うまくいけば仕事と趣味とで20台近くあるRaspberry Piのうち半分はPi Picoに置き換えられそうな気がしてきた。僕にとってはモデルとしてはPi PicoとPi 4Bの両端があればいい、ということになりそう。あとはそれぞれが順にパフォーマンスを上げてくれればありがたい....

7  PWM

Pi PicoにはA/DはあるけどD/Aはない。A/DがENOB=9.5なのでそれと同程度でいいとすればPWMのローパスでいいじゃん、ということなんだろう。それに応えようとしているのか、本家より高いベースクロックが設定されている。

7.1  PWMのハードウェア

データシートの中でスライス(slice)と呼んでいるPWMブロックが8つあって、それぞれが2つの出力を持っている。データシートの中にあるひとつのスライスのブロックダイアグラムがこれ
0520pwmblock.png
カウンタは16ビットで、アップカウントとアップダウンができる、つまりノコギリ状と三角波とができる、レジスタがダブルバッファになっていてデューティなどを変えたときにグリッチがでない、などとデータシートには書いてある。

16ビットカウンタはTOPというレジスタにある値までクロックをカウントしていく。TOPの値になると0に戻ってカウントを繰り返す。CCレジスタというのがあって、カウンタの値とCCレジスタの値を比較してCCの方が大きいとき1を出力してカウンタ値のほうが大きいと0を出力することでPWMを作る。CCレジスタは32ビットで下位と上位がそれぞれA出力とB出力のCCの値になっている。CCはデフォルトで0が入っているのでデフォルトでの出力は定数0になる。

やること | 次の(a)〜(c)がPWMについての抜粋文と合っているか、それぞれ「はい」か「いいえ」で答え、決め手になる抜粋文の言葉をそのまま引用してください。(a) Pi PicoにはD/Aがある。(b) PWMのスライスは8つあり、どれも出力を2つ持っている。(c) CCレジスタは16ビットである。

データ内容 |

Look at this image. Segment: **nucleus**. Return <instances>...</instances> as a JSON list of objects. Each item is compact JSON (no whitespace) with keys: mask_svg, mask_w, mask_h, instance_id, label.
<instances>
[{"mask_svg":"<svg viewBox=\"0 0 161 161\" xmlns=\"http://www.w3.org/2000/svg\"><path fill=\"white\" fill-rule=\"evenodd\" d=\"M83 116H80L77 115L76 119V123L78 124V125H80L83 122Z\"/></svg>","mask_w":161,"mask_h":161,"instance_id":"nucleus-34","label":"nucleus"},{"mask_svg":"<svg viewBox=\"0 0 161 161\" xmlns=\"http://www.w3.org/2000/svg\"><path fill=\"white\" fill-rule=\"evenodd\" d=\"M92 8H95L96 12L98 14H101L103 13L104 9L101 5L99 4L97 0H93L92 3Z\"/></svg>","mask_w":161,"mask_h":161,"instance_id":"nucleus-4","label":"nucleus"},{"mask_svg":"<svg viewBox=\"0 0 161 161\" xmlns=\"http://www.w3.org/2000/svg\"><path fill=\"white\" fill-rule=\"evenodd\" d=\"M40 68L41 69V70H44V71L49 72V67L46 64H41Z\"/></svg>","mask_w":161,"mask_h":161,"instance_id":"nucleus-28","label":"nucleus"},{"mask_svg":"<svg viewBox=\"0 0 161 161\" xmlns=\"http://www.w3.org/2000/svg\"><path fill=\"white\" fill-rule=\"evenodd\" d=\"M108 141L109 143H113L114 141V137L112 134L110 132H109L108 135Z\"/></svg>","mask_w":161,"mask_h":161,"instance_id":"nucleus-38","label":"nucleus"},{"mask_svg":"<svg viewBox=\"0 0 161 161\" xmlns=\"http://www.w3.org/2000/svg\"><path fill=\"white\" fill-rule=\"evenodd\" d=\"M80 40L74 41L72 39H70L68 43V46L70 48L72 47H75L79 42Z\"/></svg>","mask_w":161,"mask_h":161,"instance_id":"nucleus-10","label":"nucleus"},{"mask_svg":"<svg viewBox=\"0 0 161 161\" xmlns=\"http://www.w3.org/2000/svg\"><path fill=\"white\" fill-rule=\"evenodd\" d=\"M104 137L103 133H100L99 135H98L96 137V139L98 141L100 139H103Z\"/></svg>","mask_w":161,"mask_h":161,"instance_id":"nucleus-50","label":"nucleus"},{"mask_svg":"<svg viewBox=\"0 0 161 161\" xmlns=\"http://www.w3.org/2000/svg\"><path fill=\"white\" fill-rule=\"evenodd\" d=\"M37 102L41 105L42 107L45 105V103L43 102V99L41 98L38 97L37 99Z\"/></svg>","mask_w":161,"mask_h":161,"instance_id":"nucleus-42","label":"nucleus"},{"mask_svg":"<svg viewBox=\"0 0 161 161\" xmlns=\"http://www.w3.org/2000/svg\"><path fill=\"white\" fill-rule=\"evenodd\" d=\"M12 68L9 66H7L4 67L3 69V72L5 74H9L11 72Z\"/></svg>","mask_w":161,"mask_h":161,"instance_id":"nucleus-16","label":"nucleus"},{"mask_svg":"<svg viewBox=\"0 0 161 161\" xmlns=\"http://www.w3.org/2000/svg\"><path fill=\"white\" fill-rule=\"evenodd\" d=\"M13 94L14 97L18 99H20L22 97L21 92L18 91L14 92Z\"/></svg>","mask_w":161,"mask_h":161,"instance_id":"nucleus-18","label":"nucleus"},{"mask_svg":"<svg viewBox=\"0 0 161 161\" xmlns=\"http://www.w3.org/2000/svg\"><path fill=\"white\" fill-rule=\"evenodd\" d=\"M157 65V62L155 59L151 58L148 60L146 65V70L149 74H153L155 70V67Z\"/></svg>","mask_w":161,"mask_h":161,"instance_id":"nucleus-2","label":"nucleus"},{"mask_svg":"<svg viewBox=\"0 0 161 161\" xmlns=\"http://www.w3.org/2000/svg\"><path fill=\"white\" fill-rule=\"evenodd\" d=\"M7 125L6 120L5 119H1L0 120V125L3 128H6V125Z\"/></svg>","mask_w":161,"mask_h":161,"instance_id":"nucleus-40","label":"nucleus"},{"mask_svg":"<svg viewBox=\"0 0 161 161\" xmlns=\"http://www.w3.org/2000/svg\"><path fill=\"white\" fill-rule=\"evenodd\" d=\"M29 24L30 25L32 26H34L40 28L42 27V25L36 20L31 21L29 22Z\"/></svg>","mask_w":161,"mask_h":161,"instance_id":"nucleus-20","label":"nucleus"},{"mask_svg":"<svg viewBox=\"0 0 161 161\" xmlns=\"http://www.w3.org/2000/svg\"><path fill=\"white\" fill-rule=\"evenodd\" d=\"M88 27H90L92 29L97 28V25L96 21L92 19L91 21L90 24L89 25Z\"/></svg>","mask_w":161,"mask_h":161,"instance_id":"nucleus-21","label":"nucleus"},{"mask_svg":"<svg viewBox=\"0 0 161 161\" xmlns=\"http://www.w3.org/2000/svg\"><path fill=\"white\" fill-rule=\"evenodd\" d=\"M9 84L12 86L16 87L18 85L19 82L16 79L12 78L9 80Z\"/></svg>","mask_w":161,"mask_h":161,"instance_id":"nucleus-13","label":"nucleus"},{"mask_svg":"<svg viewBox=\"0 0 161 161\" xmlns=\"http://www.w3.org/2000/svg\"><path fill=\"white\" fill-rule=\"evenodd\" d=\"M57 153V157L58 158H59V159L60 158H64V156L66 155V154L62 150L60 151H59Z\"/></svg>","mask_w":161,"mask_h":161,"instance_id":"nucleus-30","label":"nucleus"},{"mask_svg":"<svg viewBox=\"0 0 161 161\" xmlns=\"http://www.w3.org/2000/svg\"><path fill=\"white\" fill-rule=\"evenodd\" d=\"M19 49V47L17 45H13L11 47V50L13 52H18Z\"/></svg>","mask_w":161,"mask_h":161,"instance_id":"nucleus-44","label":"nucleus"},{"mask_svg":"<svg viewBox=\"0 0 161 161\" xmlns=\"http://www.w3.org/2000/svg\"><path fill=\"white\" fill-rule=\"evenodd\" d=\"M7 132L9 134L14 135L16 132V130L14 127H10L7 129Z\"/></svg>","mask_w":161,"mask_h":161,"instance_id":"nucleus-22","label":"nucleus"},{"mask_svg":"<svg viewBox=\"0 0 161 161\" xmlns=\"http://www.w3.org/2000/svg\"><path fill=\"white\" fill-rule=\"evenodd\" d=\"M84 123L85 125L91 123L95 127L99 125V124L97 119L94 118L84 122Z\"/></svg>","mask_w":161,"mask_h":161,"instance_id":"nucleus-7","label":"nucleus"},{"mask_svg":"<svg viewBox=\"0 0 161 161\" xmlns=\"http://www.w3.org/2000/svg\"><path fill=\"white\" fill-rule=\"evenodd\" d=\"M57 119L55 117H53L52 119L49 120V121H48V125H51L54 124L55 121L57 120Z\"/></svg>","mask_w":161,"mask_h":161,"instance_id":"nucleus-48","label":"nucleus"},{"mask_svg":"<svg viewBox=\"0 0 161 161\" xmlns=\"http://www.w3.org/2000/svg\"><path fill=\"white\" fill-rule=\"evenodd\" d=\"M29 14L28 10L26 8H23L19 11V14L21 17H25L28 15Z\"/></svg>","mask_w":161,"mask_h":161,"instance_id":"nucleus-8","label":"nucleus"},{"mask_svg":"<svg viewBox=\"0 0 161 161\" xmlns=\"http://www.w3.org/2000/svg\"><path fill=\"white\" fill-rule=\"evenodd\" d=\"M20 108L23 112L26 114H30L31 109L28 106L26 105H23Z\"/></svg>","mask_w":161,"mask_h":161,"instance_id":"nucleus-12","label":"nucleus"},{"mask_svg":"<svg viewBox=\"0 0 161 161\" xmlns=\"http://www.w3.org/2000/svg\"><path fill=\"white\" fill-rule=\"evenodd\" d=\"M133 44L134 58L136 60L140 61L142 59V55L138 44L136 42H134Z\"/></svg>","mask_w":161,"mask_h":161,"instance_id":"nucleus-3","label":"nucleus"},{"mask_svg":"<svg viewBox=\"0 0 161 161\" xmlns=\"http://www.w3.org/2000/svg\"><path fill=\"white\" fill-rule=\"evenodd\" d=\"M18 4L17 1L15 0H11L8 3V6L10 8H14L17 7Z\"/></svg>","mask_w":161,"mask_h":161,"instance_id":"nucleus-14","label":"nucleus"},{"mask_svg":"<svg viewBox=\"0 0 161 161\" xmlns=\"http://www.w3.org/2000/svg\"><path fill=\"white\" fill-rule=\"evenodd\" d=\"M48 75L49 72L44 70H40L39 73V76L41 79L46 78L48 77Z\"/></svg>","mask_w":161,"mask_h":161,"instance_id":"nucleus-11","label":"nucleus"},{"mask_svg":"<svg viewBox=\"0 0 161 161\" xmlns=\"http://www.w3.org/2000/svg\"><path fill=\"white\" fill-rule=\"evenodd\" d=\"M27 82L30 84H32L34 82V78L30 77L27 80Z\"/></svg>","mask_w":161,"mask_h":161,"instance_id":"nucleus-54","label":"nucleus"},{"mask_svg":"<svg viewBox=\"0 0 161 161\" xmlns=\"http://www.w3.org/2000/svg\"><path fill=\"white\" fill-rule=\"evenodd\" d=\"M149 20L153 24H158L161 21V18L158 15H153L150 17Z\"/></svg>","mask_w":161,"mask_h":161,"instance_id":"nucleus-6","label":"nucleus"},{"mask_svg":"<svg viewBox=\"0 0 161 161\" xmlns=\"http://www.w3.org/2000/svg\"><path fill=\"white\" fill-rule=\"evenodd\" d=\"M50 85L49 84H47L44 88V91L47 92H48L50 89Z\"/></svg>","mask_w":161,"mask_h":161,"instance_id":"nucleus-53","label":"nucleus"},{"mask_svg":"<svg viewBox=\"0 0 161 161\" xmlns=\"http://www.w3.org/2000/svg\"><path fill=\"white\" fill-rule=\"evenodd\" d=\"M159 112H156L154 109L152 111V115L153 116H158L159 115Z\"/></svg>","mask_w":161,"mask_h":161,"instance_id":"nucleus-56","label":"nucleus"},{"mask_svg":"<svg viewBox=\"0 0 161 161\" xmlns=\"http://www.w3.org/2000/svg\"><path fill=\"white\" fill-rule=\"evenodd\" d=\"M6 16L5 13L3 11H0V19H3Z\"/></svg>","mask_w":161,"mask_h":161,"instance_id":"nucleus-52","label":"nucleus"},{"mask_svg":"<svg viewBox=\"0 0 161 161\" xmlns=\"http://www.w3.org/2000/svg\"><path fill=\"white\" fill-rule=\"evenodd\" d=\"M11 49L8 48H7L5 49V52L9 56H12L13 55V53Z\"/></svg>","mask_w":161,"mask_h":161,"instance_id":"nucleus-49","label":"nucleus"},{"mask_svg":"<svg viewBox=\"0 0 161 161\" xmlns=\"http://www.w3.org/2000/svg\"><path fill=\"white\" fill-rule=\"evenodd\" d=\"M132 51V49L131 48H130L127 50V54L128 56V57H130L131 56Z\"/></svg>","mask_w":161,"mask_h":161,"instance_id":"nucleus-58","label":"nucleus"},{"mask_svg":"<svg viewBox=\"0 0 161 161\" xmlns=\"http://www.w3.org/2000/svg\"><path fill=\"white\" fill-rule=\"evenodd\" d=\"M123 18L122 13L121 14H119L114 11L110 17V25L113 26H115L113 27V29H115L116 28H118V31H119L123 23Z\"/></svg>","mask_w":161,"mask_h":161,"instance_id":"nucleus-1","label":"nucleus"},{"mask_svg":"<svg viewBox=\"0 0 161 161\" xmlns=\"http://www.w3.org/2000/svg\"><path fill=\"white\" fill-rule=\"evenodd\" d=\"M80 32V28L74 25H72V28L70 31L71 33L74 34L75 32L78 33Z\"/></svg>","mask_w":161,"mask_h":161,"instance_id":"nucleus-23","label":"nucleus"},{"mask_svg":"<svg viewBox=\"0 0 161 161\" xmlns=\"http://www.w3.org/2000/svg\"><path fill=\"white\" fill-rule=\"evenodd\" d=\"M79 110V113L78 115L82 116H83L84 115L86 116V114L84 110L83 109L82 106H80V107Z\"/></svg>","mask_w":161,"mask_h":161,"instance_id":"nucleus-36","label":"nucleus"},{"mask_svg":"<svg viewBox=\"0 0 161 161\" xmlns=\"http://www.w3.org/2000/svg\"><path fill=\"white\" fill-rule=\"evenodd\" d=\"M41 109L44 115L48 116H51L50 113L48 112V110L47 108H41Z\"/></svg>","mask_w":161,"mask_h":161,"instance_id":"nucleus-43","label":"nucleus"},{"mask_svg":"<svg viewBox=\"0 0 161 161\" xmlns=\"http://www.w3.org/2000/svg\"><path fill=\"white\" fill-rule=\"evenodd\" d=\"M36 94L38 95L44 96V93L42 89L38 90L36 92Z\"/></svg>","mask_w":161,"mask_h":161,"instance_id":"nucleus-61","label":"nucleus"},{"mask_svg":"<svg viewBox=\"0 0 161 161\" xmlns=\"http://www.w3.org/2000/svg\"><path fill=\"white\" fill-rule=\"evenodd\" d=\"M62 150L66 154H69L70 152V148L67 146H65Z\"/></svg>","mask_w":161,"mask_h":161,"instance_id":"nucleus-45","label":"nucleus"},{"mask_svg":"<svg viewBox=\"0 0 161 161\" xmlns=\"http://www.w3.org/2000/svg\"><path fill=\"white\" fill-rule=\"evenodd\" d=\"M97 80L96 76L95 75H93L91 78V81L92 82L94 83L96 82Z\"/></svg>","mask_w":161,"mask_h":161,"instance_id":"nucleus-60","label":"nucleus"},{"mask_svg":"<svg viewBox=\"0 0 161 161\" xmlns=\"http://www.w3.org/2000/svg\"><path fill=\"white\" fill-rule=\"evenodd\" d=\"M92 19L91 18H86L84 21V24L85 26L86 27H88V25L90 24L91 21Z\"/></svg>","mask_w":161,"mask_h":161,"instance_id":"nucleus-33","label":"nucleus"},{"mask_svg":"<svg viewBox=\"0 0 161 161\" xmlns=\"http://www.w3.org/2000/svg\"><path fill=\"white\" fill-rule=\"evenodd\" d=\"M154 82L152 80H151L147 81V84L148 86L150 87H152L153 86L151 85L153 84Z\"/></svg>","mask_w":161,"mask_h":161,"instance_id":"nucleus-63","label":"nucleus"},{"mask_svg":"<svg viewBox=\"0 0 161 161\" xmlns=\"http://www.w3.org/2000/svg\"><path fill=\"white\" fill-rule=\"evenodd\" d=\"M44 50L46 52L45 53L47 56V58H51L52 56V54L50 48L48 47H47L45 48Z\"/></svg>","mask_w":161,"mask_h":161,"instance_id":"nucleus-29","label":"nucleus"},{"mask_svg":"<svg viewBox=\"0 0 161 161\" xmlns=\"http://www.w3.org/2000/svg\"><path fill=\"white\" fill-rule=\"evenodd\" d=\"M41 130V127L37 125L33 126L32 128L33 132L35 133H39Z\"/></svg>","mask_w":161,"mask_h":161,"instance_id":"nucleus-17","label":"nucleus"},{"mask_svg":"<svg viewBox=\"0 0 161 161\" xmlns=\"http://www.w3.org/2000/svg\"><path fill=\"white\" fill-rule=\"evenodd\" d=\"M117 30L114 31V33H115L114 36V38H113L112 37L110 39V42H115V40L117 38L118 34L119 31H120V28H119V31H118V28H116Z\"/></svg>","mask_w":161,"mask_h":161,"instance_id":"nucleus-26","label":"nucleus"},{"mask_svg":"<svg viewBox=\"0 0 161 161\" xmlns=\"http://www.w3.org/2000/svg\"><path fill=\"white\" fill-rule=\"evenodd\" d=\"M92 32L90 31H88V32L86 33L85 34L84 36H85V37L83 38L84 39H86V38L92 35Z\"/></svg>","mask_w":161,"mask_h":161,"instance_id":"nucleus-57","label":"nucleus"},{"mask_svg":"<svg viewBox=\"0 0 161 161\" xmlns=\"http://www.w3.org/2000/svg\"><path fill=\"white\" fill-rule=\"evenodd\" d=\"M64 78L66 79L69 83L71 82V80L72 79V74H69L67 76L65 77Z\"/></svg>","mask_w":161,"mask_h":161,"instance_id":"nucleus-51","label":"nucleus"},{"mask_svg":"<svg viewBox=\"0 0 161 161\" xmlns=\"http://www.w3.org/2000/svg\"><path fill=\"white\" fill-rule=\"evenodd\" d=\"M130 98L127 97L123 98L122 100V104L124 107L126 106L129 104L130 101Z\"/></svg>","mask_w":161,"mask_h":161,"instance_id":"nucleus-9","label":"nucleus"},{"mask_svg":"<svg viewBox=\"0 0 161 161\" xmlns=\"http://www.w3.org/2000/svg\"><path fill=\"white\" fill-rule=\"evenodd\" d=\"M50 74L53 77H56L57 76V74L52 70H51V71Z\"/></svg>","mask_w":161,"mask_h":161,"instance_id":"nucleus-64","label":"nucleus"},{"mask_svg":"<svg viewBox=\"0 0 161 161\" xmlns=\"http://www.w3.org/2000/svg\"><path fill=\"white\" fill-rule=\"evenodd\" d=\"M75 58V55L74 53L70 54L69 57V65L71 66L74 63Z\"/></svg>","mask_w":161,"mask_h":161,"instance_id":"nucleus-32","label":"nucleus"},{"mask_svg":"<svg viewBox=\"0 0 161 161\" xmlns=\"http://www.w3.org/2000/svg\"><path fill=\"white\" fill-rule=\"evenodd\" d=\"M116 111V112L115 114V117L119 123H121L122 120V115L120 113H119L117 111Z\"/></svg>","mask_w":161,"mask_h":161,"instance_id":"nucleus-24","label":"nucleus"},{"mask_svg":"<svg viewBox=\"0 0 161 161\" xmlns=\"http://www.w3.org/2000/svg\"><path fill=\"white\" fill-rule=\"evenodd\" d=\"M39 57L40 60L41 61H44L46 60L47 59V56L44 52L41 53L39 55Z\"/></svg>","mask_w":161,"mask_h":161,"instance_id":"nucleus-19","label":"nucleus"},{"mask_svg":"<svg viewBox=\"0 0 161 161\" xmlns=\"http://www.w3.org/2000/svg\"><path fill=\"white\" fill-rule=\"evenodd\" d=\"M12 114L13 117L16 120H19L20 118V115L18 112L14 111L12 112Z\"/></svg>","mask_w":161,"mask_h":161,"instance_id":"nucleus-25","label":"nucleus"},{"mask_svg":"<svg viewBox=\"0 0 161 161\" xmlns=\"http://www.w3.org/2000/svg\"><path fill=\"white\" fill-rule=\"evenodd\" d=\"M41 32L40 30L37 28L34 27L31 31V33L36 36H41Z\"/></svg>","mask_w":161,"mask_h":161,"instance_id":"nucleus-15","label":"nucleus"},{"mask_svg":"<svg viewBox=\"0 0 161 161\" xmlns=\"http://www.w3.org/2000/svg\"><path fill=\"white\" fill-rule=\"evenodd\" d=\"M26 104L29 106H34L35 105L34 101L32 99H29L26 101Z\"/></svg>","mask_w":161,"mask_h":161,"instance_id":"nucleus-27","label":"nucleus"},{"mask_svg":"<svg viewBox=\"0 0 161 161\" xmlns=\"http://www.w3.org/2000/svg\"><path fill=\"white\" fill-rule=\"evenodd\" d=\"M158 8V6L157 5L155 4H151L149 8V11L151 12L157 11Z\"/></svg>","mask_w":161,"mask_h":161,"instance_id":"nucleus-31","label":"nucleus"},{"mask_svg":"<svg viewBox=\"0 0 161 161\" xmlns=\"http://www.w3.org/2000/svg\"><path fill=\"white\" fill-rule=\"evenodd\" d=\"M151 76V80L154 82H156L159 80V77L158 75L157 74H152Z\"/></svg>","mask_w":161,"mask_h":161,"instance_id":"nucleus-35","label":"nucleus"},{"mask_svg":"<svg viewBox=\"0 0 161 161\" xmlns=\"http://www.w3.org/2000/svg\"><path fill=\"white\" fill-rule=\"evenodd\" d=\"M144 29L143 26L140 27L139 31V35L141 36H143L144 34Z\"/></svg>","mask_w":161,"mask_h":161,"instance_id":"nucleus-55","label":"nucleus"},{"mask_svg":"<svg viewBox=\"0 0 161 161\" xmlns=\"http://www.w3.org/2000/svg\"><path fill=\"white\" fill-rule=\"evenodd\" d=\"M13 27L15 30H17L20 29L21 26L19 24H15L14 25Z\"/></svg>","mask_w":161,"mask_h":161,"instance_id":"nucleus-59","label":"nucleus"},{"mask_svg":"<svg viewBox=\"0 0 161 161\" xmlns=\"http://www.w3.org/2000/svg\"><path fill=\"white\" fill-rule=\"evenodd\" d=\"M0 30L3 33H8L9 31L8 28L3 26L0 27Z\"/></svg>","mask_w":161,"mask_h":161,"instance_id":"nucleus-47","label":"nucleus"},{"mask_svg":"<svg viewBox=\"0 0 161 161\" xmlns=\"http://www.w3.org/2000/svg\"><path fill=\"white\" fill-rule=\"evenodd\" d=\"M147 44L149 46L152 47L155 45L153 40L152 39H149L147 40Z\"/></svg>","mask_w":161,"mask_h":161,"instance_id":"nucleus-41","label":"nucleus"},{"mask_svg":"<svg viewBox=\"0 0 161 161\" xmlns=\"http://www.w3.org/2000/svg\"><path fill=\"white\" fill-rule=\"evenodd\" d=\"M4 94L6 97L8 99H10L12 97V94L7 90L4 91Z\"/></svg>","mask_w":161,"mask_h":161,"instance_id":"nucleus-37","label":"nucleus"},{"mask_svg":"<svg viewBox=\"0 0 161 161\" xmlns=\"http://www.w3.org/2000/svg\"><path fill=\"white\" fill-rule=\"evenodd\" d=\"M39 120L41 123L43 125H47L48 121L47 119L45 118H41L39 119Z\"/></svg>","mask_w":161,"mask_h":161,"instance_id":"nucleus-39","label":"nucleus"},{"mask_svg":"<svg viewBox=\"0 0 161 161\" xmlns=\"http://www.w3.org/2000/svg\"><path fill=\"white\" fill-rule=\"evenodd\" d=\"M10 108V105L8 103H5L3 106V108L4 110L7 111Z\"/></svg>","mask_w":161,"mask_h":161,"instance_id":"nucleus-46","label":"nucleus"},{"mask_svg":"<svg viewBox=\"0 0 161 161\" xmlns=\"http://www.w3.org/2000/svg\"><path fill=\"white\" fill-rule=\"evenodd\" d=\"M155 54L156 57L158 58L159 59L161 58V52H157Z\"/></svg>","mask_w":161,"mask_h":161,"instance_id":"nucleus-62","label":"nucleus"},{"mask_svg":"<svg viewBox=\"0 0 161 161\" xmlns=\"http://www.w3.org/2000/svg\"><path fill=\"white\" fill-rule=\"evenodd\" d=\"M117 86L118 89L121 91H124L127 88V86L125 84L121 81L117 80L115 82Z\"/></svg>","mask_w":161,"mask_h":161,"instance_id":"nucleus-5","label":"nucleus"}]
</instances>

解答例 |
(a) いいえ。「Pi PicoにはA/DはあるけどD/Aはない。」
(b) はい。「データシートの中でスライス(slice)と呼んでいるPWMブロックが8つあって、それぞれが2つの出力を持っている。」
(c) いいえ。「CCレジスタは32ビットで」